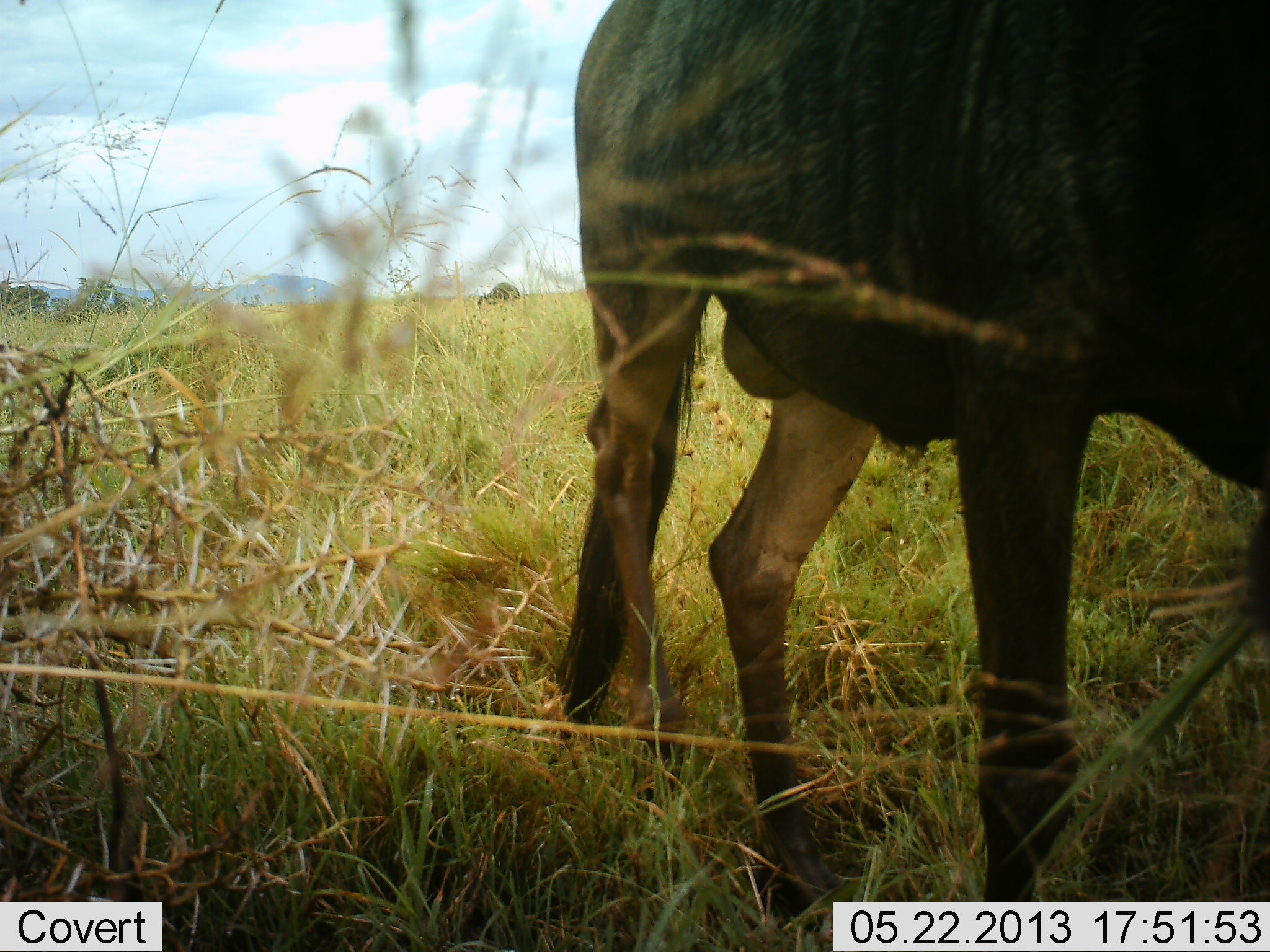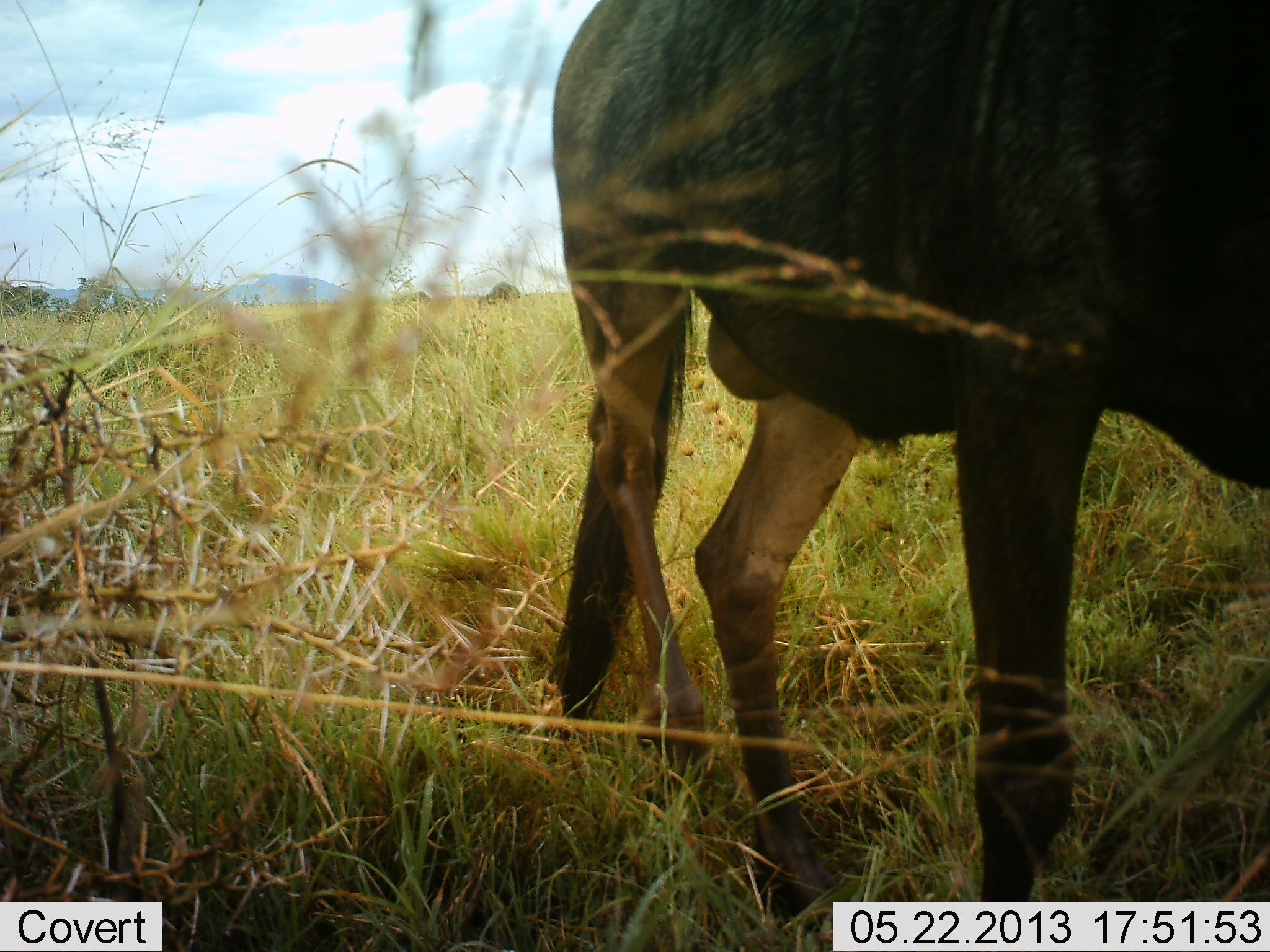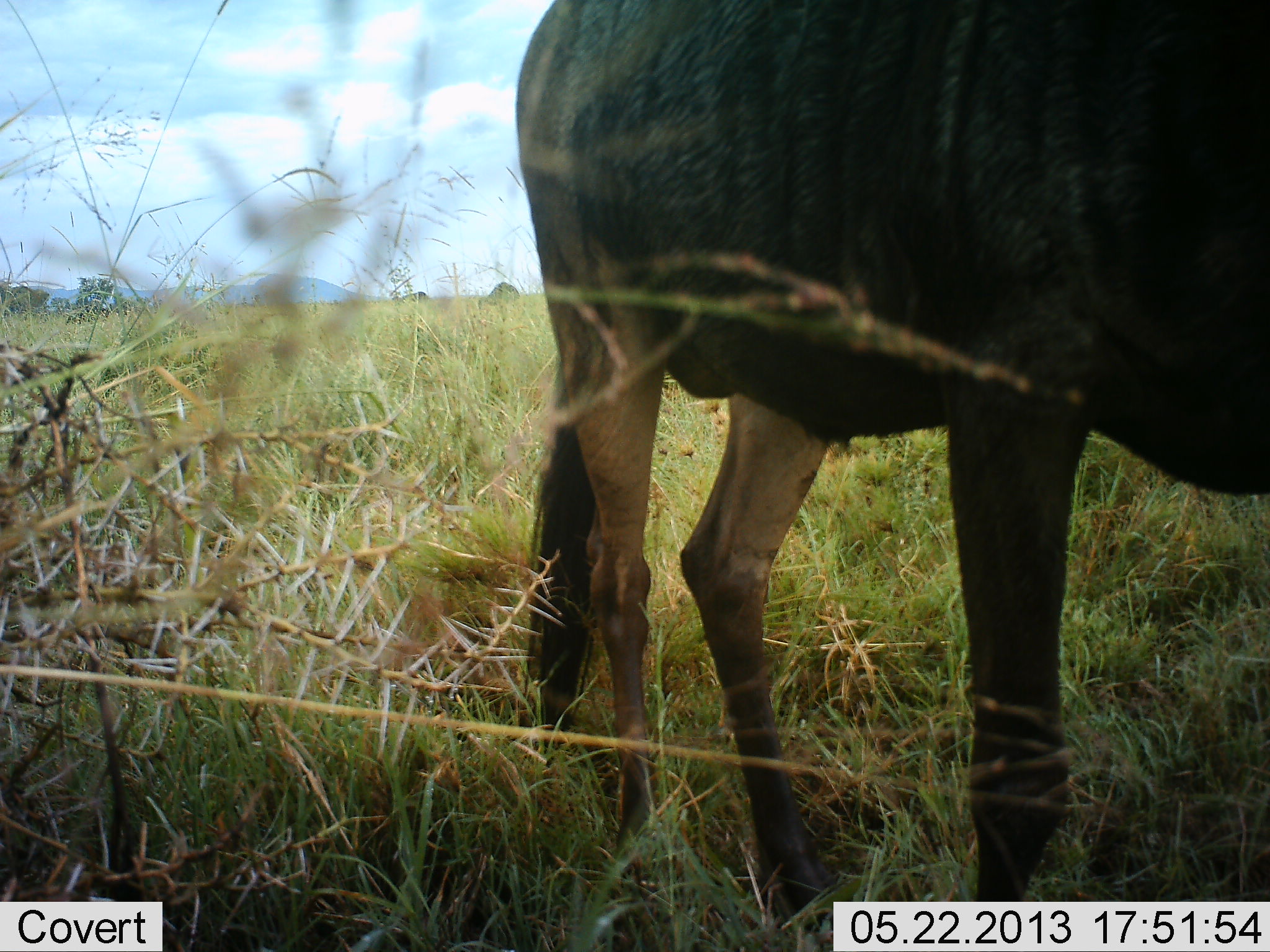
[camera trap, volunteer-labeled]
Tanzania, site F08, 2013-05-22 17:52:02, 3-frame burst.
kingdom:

What to do: Return the listing unchanged except for the pictures, which should be dropped.

Completed task:
[camera trap, volunteer-labeled]
Tanzania, site F08, 2013-05-22 17:52:02, 3-frame burst.
kingdom:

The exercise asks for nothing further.